I really want to go to this, it opened last week . . . . it costs £13.50 though 








But I want to see the fishes  and it has an IMAX 

Aquarium website


----------



## strung out (Nov 30, 2009)

my friend works there. the bastards never gave me a job though 

looks like fun though, i might see if i can blag a free entry through my mate.


----------



## Geri (Nov 30, 2009)

We were going to go to the one in Newquay, which is only about £6 or so. No idea if it's smaller or anything.

I don't think £13.50 is *that* pricy, the one in Barcelona is like 40 euros or something!


----------



## wiskey (Nov 30, 2009)

the Zoo costs £12 so its comparable to that, it just means it becomes a 'special occasion' place to go rather than somewhere I can take Werv regularly.


----------



## Biddlybee (Dec 1, 2009)

Do you get any two for one deals if you have a train ticket?


----------



## wiskey (Dec 1, 2009)

I was looking out for any offers in the paper etc but I've not seen a single one.


----------



## Strumpet (Dec 1, 2009)

OOOoooooooo


----------



## Chris P Duck (Dec 1, 2009)

wiskey said:


> I was looking out for any offers in the paper etc but I've not seen a single one.



The offers in the paper will appear next year when takings didn't quite match up to the projected figures and desperate measures are now needed to prevent it going bust.


----------



## Callie (Dec 1, 2009)

are you entitled to any work related discounts??


----------



## wiskey (Dec 1, 2009)

Chris P Duck said:


> The offers in the paper will appear next year when takings didn't quite match up to the projected figures and desperate measures are now needed to prevent it going bust.



I suspect this to be the case


----------



## wiskey (Dec 1, 2009)

Callie said:


> are you entitled to any work related discounts??
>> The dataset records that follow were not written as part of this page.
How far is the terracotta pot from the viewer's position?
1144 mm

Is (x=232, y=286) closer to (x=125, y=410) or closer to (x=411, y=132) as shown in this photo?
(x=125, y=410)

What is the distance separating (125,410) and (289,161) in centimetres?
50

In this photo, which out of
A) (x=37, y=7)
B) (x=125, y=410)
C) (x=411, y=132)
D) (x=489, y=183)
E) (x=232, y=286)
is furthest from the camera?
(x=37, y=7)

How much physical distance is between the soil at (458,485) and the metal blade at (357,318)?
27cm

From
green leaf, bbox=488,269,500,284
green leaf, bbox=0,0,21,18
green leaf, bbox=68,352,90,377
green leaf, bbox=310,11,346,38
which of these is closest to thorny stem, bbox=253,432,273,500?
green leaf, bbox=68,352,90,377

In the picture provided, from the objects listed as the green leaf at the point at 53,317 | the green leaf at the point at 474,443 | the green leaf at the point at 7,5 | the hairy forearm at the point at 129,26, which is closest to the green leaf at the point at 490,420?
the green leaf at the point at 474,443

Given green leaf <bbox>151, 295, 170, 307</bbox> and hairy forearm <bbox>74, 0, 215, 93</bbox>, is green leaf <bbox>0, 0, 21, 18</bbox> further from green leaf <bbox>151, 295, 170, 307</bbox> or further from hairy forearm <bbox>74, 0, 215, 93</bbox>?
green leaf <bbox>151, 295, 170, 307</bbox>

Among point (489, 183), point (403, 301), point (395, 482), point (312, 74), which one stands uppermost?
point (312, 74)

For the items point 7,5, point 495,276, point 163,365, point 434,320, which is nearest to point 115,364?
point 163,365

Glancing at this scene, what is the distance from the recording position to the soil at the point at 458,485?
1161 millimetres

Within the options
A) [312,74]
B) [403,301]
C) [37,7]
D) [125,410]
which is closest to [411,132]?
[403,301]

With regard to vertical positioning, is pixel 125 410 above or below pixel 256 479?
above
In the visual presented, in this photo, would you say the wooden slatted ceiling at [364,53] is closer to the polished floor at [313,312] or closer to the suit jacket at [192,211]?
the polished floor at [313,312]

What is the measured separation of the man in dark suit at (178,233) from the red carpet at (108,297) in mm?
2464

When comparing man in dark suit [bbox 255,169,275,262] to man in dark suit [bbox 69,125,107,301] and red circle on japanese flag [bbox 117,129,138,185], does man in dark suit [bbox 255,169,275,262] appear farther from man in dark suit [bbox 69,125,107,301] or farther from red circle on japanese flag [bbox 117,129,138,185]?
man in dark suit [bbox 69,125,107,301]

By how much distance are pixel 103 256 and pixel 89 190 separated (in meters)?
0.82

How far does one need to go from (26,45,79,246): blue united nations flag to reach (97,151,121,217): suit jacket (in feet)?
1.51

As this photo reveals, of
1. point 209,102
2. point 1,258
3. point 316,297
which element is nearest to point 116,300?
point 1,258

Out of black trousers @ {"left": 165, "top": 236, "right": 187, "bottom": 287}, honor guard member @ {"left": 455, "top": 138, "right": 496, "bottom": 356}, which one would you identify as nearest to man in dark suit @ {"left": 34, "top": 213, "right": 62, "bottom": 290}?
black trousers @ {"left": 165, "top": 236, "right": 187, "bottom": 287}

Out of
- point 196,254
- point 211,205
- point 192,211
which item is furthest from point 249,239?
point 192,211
given my experience at the zoo last week it would seem not.


----------



## Callie (Dec 1, 2009)

gits


----------



## wiskey (Dec 1, 2009)

I was thinking that as I know several people with cheap entry to the zoo I'd buy membership for this if it's reasonably priced (zoo is £48p/a but they refund your last £12 ticket) . . . . typically they haven't updated that page on their website


----------



## i_hate_beckham (Dec 3, 2009)

Drove past it tonight, didn't realise it was new.


----------



## hermitical (Dec 3, 2009)

something in the post about the prices last week, the company said that it was much bigger than their other places which is reflected in the cost/s


----------



## Jenerys (Dec 8, 2009)

wiskey said:


> I was thinking that as I know several people with cheap entry to the zoo I'd buy membership for this if it's reasonably priced (zoo is £48p/a but they refund your last £12 ticket) . . . . typically they haven't updated that page on their website



I'd consider splitting a memberhsip with you, if it's hideous. Or perhaps one of us gets the zoo, one gets the aquarium


----------